朝の喫茶店で電話しなかったのは、トロねえが休日は昼まで寝ているかららしい。
電話を掛け、まずはシャインさんが話し、すぐに替わってくれた。
携帯を受け取るといきなり聞こえてきたのは、トロねえの不気味な笑い声だった。
『うひゃひゃひゃひゃ! カツオ、うひゃひゃひゃひゃ!』
「うわっ、トロねえ、やっぱ声低っ!」
僕はびびってついそんな言葉を叫んだ。
『うひゃひゃ! ほっとけ。こんな声じゃ。悪かったな。うひゃひゃひゃひゃ!』
トロねえはなにがそんなに面白いのかというくらいに大笑いしている。
「あー、さっきサリーちゃんにさ、トロねえと声似てるなんて言っちゃったけど、やっぱ本物は全然違うわ。めちゃ低いわ」
『なにー!? サリーちゃんと話したのか? 『リスでリス~』なんて言ってたか? うひゃひゃ。んでシャインちゃんはどうや? 綺麗やろ? ホレとらんか、カツオ?』
「うん。トロねえとは全く人種が違う」
『あんだとー! あー悔し。めっさ悔し』
「ちゃった。人種どころじゃなくて、もう生物種からして違うな」
『うひゃひゃひゃひゃひゃひゃ! 悔し。憶えてろ、このケツオのくせに。でもシャインちゃんもな、ちょいと怖い話で脅かしたってみ。
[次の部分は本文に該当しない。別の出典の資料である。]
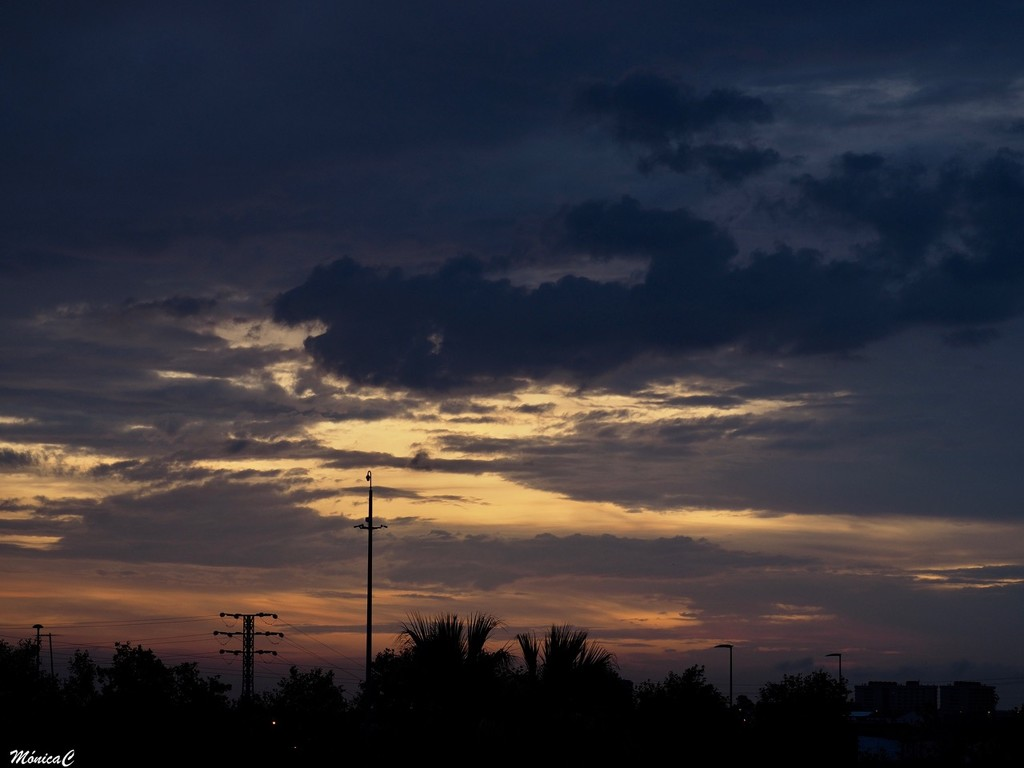 Morning sky by monicac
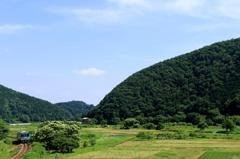 初夏ののどかな田園風景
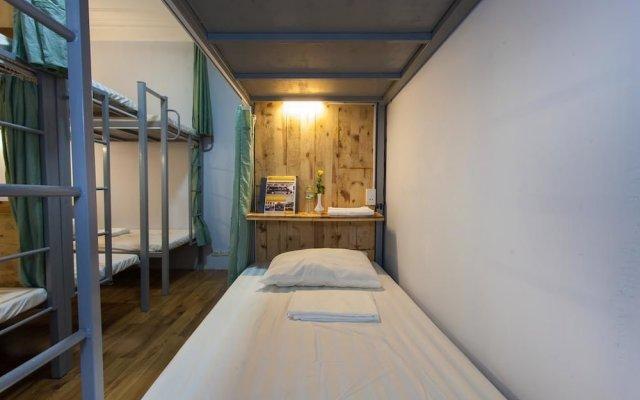 Отель Hanoi Home Backpacker Hostel Вьетнам, Ханой - отзывы, цены и фото номеров - забронировать отель Hanoi Home Backpacker Hostel онлайн вид на фасад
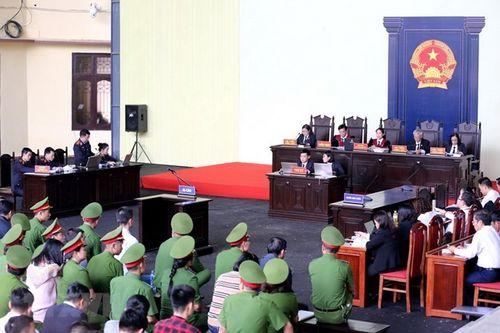 Bốn suy ngẫm từ phiên tòa xét xử ông Phan Văn Vĩnh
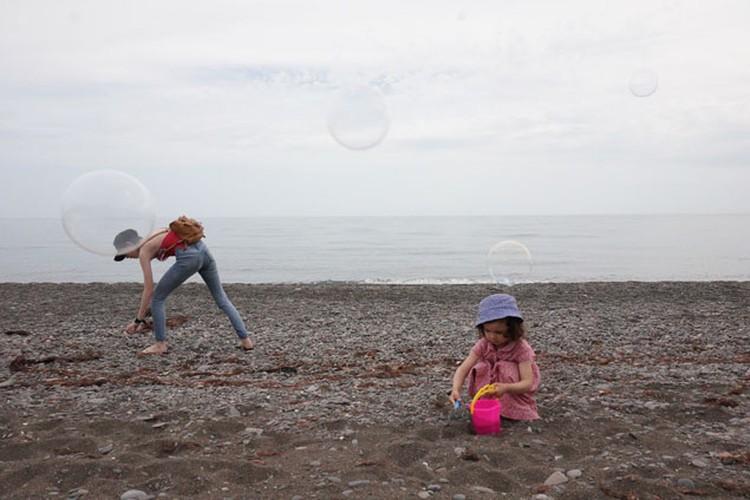 Пляжи на удивление чистые — из мусора только водоросли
絶対『ティンコいじり』って叫びだすで。もー絶対叫ぶわ』
とめどなくしゃべり続けるトロねえと話していては大変なことになるので、このあたりで適当にあしらって、携帯をシャインさんに返した。
「じゃあ、そろそろ出ましょうか。あ、でも私、ちょっとお手洗いに行ってきまーす」
トイレにシャインさんが行っている間に、僕は伝票を持ってキャッシャーに立ち、代金を払った。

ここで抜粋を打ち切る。